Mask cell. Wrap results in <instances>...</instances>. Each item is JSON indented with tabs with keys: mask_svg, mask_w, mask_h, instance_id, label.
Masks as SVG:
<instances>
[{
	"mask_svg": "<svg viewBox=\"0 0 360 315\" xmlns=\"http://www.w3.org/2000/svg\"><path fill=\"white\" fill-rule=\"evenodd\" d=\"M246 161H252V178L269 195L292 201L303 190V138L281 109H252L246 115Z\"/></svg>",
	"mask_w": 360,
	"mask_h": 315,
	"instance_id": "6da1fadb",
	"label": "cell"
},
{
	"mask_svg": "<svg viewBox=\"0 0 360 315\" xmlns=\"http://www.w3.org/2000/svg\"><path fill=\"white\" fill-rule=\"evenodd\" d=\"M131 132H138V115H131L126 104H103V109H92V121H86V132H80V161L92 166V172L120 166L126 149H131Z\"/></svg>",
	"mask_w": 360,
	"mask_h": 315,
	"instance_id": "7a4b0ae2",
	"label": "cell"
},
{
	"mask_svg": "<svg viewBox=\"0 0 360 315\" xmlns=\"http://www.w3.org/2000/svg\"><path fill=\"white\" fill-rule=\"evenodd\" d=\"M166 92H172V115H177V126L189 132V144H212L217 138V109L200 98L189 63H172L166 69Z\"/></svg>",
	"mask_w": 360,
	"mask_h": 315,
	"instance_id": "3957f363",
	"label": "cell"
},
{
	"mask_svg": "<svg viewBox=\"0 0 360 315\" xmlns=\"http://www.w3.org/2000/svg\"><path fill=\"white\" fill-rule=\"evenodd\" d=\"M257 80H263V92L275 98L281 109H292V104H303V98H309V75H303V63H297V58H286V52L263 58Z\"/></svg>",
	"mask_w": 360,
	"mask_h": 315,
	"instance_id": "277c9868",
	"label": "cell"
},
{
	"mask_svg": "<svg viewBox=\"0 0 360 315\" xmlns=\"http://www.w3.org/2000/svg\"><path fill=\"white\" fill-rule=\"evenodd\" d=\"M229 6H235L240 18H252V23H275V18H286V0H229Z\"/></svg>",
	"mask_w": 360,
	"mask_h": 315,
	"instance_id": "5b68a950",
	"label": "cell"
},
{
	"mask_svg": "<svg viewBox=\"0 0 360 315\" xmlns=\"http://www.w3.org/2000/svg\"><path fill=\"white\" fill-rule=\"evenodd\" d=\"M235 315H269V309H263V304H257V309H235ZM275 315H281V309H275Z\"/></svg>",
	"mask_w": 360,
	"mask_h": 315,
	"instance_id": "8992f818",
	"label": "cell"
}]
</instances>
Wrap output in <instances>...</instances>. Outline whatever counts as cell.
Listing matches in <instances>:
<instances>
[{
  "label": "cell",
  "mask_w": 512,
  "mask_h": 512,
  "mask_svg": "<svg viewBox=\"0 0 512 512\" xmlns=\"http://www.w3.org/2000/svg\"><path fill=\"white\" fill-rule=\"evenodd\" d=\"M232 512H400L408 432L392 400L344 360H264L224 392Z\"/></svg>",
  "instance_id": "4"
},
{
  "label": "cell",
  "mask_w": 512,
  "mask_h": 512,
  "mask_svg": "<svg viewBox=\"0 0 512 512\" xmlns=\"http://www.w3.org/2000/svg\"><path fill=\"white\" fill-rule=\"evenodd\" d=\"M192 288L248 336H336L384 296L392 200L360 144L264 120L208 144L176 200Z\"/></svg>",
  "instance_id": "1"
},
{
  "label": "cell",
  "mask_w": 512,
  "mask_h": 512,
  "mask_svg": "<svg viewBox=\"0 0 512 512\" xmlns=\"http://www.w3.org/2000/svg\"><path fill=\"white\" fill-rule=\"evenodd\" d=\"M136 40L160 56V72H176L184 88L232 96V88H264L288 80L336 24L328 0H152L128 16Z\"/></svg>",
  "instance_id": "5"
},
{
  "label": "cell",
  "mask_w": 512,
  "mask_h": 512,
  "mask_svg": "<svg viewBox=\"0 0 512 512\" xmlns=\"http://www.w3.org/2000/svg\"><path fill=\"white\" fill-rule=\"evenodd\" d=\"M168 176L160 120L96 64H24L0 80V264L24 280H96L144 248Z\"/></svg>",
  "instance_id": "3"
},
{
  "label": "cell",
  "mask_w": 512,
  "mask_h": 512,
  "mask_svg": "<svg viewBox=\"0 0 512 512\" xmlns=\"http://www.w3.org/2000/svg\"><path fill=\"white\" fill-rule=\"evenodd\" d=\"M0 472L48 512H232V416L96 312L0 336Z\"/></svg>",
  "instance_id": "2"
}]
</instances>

Written request =>
How many lines in the records above contain the word "Wrap"? Capital and small letters must match. Reply with the number alone.

Written solution =>
2